Last fall we spent our vacation in Cyprus, Greece. We never stayed in a beach resort before and thought it might be worth a try. But after a couple of days I got terribly bored hanging out in the compound all the time so I started to explore the surrounding area. The resort was located in some kind of suburban place with large undeveloped parts of land - kind of interesting but not really pretty. But here and there where patches of high grown bamboo, rustling gently in the cypriotic autumn breeze.

There wasn't much surrounding noise, no traffic, no people - it was a pretty decent setting for recording the bamboo. The only problem was the gear - or lack thereof.

Like every vacation I brought my Sony PCM D-50 handheld recorder with the little windbreaker. But the fur sits pretty tightly on the mics so it can't really shield stronger gusts. And the bamboo was quite high so I couldn't reach to the top leaves that looked particularly promising to record. In short, I needed a wind shield and a boom pole.

The following days I looked around the little shops and supermarkets for inexpensive items that could be misused for that purpose. My initial thought was to use material like a broomstick and a metal coat hanger and bend that to some kind of spherical rig. Inside that rig I might be able to strap the recorder in place with rubber bands, pretty much like a professional mic suspension. But I didn't even have pliers to work the thick coat hanger wire.

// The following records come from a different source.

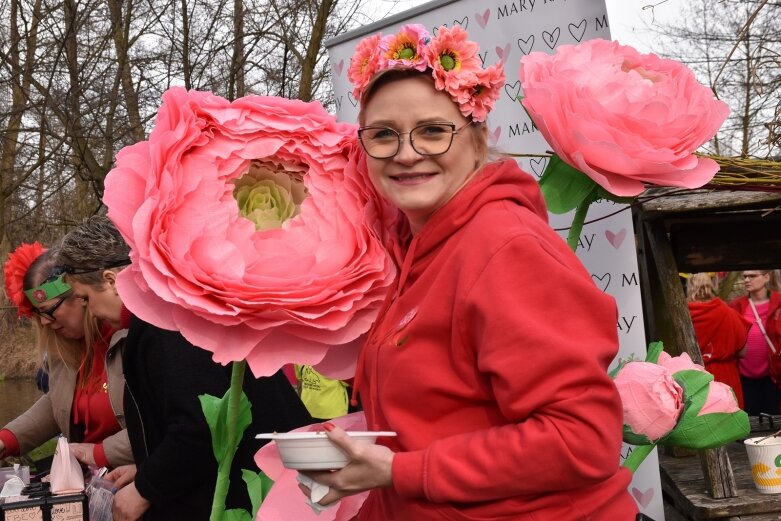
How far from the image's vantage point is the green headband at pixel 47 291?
3.14 metres

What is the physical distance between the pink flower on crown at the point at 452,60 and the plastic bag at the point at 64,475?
1.89 m

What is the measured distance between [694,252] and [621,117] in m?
2.95

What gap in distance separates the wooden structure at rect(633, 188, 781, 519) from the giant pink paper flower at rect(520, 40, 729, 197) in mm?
2024

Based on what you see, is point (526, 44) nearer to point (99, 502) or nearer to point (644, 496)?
point (644, 496)

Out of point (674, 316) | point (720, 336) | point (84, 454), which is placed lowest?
point (720, 336)

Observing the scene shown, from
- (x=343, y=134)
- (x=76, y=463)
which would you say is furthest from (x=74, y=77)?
(x=343, y=134)

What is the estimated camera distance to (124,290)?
4.09 feet

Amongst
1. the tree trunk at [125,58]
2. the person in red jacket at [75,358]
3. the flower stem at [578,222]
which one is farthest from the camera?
the tree trunk at [125,58]

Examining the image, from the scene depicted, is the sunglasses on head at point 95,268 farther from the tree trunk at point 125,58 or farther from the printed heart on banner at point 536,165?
the tree trunk at point 125,58

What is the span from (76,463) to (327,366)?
1.63 meters

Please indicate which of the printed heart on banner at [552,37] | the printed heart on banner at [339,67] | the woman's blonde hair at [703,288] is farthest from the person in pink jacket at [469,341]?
the woman's blonde hair at [703,288]

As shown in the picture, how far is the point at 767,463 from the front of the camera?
3.43m

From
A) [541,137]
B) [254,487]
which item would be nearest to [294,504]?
[254,487]

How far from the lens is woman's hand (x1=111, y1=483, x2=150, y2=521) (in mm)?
2504
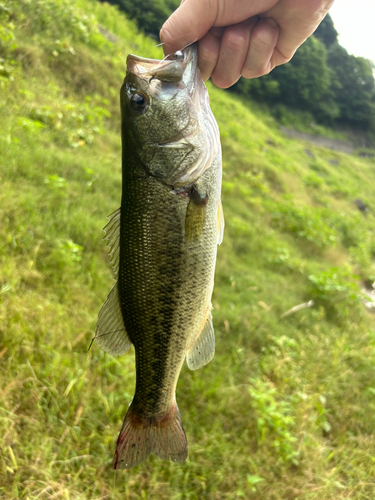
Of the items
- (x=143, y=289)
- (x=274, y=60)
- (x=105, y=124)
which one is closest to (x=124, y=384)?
(x=143, y=289)

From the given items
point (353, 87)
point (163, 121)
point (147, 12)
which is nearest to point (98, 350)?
point (163, 121)

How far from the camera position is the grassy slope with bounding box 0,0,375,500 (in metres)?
2.28

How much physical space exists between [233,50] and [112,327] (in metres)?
1.66

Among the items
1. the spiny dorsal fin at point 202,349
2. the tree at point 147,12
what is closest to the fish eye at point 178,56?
the spiny dorsal fin at point 202,349

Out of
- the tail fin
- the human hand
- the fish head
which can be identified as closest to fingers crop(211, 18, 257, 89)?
the human hand

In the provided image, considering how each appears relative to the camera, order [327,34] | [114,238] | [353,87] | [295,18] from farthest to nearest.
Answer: [327,34] → [353,87] → [295,18] → [114,238]

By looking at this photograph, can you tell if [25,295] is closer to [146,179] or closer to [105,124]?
[146,179]

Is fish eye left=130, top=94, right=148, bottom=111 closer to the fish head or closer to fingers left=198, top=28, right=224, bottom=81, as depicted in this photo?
the fish head

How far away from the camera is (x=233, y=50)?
178cm

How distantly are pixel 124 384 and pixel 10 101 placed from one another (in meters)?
4.81

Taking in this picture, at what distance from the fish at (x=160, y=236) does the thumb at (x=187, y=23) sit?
0.18 m

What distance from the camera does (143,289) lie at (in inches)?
54.4

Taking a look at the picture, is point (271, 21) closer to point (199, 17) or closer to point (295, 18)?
point (295, 18)

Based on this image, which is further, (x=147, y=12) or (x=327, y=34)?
(x=327, y=34)
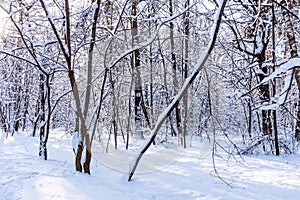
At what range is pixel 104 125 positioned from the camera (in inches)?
386

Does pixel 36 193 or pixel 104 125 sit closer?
pixel 36 193

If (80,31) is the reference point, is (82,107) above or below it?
below

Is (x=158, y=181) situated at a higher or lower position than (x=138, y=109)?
lower

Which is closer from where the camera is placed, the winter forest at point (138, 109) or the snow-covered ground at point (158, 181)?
the snow-covered ground at point (158, 181)

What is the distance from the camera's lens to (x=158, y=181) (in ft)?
14.0

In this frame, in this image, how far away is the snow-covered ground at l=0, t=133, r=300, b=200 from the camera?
139 inches

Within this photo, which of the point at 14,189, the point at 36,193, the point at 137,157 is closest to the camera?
the point at 36,193

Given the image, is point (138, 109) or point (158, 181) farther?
point (138, 109)

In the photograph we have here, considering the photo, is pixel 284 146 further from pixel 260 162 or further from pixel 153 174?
pixel 153 174

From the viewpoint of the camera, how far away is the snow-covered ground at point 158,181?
354 cm

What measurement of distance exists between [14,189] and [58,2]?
10.3 feet

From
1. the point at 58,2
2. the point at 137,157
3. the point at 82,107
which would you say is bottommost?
the point at 137,157

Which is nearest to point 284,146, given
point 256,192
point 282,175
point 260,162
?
point 260,162

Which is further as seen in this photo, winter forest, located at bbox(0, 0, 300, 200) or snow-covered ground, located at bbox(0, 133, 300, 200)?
winter forest, located at bbox(0, 0, 300, 200)
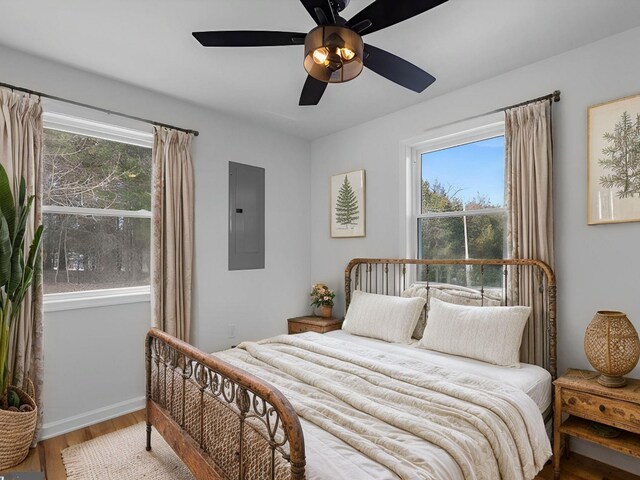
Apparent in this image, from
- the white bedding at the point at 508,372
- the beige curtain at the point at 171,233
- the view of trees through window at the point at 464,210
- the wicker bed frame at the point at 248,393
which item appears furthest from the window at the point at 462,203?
the beige curtain at the point at 171,233

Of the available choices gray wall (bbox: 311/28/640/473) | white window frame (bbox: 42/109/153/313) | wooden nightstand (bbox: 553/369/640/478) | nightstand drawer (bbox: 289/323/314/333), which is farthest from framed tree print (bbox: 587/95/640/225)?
white window frame (bbox: 42/109/153/313)

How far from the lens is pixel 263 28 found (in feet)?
7.51

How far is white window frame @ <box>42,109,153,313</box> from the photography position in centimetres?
281

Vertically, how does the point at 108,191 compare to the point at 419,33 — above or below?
Result: below

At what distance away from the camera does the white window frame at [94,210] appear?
281 centimetres

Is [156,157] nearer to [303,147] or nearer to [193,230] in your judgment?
[193,230]

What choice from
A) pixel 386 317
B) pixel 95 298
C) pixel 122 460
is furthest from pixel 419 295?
pixel 95 298

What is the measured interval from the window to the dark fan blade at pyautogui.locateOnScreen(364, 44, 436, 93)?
3.83 ft

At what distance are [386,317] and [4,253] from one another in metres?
2.75

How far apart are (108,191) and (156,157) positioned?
1.62 ft

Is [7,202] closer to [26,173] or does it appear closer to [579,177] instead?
[26,173]

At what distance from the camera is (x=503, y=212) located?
3.03 meters

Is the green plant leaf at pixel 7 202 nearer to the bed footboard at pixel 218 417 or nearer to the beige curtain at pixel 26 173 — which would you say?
the beige curtain at pixel 26 173

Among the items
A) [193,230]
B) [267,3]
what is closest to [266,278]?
[193,230]
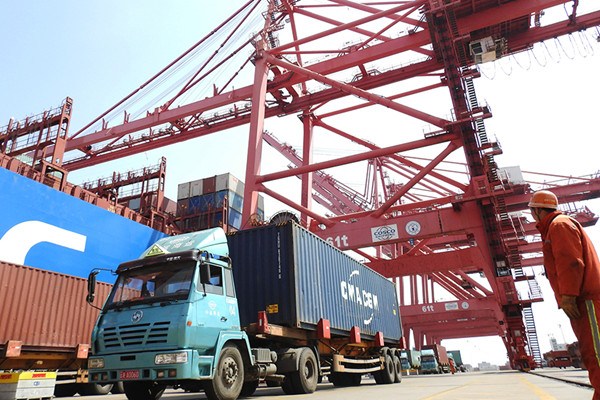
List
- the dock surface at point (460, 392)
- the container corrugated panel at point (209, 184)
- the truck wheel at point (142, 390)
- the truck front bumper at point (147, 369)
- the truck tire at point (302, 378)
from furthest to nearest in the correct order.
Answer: the container corrugated panel at point (209, 184) < the truck tire at point (302, 378) < the truck wheel at point (142, 390) < the dock surface at point (460, 392) < the truck front bumper at point (147, 369)

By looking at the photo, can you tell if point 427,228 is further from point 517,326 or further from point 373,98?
point 517,326

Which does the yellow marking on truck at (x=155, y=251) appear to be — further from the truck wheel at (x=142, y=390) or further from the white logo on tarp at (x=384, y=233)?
the white logo on tarp at (x=384, y=233)

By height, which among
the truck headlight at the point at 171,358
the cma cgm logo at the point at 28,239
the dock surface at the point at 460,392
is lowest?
the dock surface at the point at 460,392

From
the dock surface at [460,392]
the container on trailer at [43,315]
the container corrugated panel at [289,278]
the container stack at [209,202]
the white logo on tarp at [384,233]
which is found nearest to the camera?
the dock surface at [460,392]

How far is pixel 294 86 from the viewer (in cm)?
2338

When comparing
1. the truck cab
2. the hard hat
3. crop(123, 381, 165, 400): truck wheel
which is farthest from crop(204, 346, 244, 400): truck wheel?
the hard hat

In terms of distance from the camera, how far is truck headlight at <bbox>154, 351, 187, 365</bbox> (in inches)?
230

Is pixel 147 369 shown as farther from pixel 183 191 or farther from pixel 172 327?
pixel 183 191

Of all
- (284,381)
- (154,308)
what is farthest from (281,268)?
(154,308)

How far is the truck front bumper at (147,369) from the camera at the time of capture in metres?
5.83

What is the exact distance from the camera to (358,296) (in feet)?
39.6

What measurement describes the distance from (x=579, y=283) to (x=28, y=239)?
54.2 feet

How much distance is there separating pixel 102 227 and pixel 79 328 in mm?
8298

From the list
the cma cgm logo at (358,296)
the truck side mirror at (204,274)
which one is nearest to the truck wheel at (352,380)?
the cma cgm logo at (358,296)
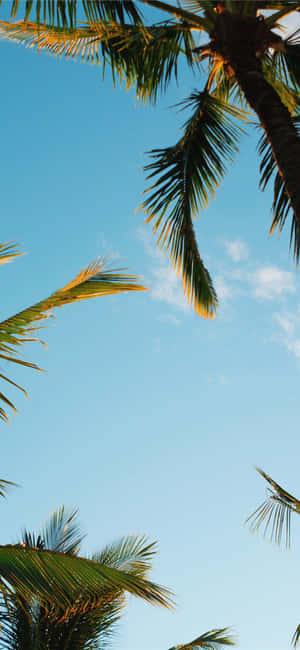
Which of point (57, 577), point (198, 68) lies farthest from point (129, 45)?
point (57, 577)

Funny enough, the solution I ended up with came from the subject itself: bamboo. Bamboo is perfect for making all kinds of things, especially pole and basket type things. All you need is a knife and some thin rope. I picked a dry, long and straight piece and started from there. It was a real joy to work with this fascinating material and it was perfect for the job. Very light and sturdy when you leave it in its natural tube form, but flexible and versatile when you split the tube up along its fiber. All the joins and connections could be easily tied with rope. And that rope and some hair ties where actually the only items I had to purchase.

After a short time I had a pretty long pole with some kind of balloonish basket type thing at one end. Inside that basket where four hair ties that held the recorder. I wrapped a thin, soft scarf around it as the actual wind shield. There was no audible high frequency attenuation caused by it and it shielded the wind pretty nicely. The only major drawback of that setup was that I didn't have a remote control for the recorder, so I had to put it into record before wrapping the scarf around. But I guess that's a small price to pay.

The following days I wandered around, looking a bit like a guy hunting for butterflies or maybe even more esoteric things. But sticking out of the crowd is probably something that all sound recordists need to be cool with.

And I came home with some decent recordings of bamboo and palm trees in the wind. I thought for a sec if I should bring the thing back home with me as a souvenir. But than I decided that it's perfectly fine to leave it behind - a little bit like a rescued castaway who leaves behind all the makeshift tools he made, because he has the real ones at home.